:: Reading text ::

Margie Taylor rsm, Newfoundland, Canada is part of an extensive network working to prevent human trafficking and accompanying victims and survivors. She cites poverty as a significant root cause, also lack of education, low minimum wages, single parent families, and the high cost of living. The closure of a lucrative fishery in Newfoundland left many workers and therefore their families with no stable income. Similar to other countries poverty has led some women to get involved in ‘survival sex’ to pay rent, buy groceries and have sufficient money to care for their children.
High salaries were part of the boom years but the subsequent economic downturn left many families struggling with unemployment and debt. A lack of psychiatric services for those dealing with addictions or mental health issues compounded social problems. This was particularly true for women, youth, also indigenous people and migrant workers living away from their communities, rendering them more vulnerable to being trafficked. Newer root causes Margie cited are social media, sex-ting, cyber bullying and ‘couch surfing’.
Carole McDonald rsm, the Victorian Representative for ACRATH Australia, highlighted the lack of programming to assist people in poverty, as a significant root cause of being exploited. Government recruitment of migrant workers from the Pacific Islands and Asian countries for construction work, farming, mining and fishing for low salaries sometimes not paid, underpins labour exploitation. Overseas students who need to work to pay for basic needs are sometimes lured towards ‘false jobs’ making them vulnerable to being trafficked for labour or sexual purposes. Also vulnerable are low income workers, pensioners, female victims of domestic violence and those caught up in addiction.
Other root causes especially for the young are associated with social media. The sexualisation of advertising, texting of graphic photos, easy access to pornography and cyber bullying often leads young people into isolation. They can also be lured or pressured into getting involved in activities that makes them vulnerable to blackmail. And few job opportunities for people with limited education, increases their vulnerability.
Jeanne Christensen rsm, Justice Advocate - Human Trafficking, Sisters of Mercy, West Midwest Community USA, believes that persons who are vulnerable are more likely to be exploited. This can occur via the widespread use of social media, where anonymity or duplicity often embroils innocent or vulnerable persons. Additionally the speed of interaction when using smart phones and related devices means decisions may be made too quickly. Escalated conversations over a short period of time, can falsely suggest a close intimacy between relative strangers. Predators use this false friendship base, to encourage the other person into sending messages with sexual content or graphic photos, thus making her/him vulnerable to being blackmailed.

:::
:: Listed entries ::

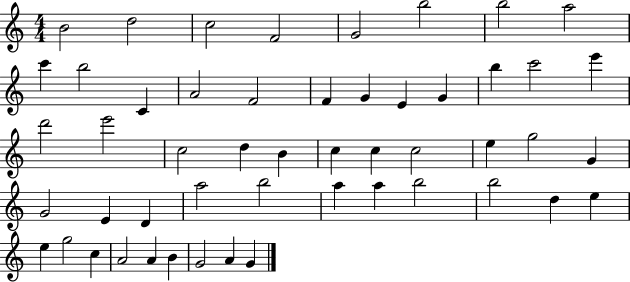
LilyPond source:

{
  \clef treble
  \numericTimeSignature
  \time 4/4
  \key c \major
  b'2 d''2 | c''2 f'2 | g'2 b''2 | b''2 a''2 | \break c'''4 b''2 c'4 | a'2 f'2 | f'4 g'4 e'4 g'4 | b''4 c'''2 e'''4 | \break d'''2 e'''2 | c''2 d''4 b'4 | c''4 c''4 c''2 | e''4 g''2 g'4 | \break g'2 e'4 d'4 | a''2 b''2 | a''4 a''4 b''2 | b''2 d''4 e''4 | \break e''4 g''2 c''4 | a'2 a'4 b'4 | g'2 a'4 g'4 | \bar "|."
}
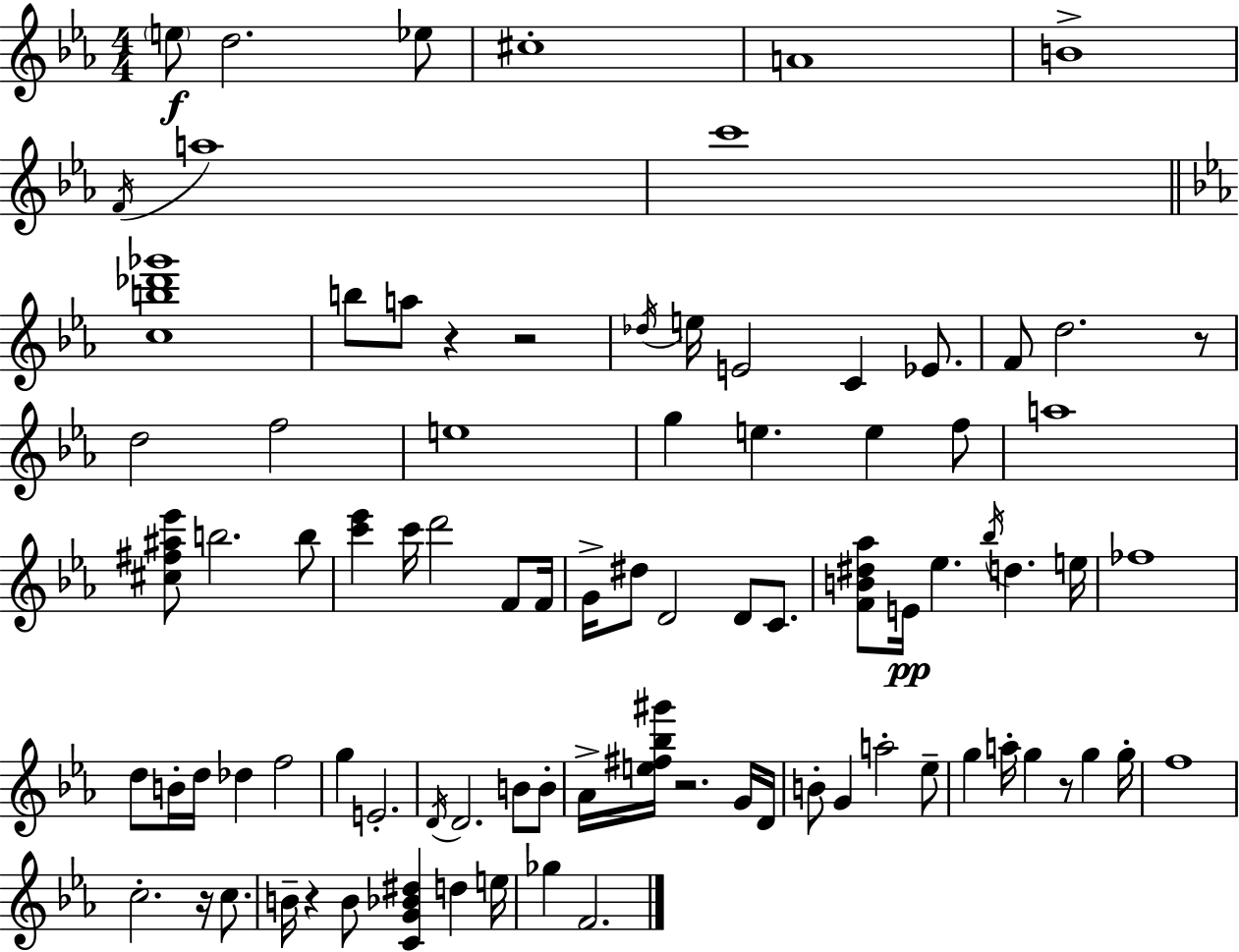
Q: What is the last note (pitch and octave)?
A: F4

:::

> [Task list]
**1.** Extract from the passage on human trafficking the part from "High salaries were" up to and including "and ‘couch surfing’.".
**2.** Summarize the passage on human trafficking in two sentences.
**3.** According to the passage on human trafficking, what position does Carole McDonald hold?

> [Task-by-task outputs]
**1.**
High salaries were part of the boom years but the subsequent economic downturn left many families struggling with unemployment and debt. A lack of psychiatric services for those dealing with addictions or mental health issues compounded social problems. This was particularly true for women, youth, also indigenous people and migrant workers living away from their communities, rendering them more vulnerable to being trafficked. Newer root causes Margie cited are social media, sex-ting, cyber bullying and ‘couch surfing’.

**2.** Sisters of Mercy working in Newfoundland, Australia and the United States identify poverty, unemployment, exploitative labor recruitment and limited education as root causes that make people vulnerable to trafficking. They also point to social media, where anonymity, fast exchanges and false intimacy can lure young and vulnerable people into sending sexual content and leave them open to blackmail.

**3.** She is the Victorian Representative for ACRATH Australia.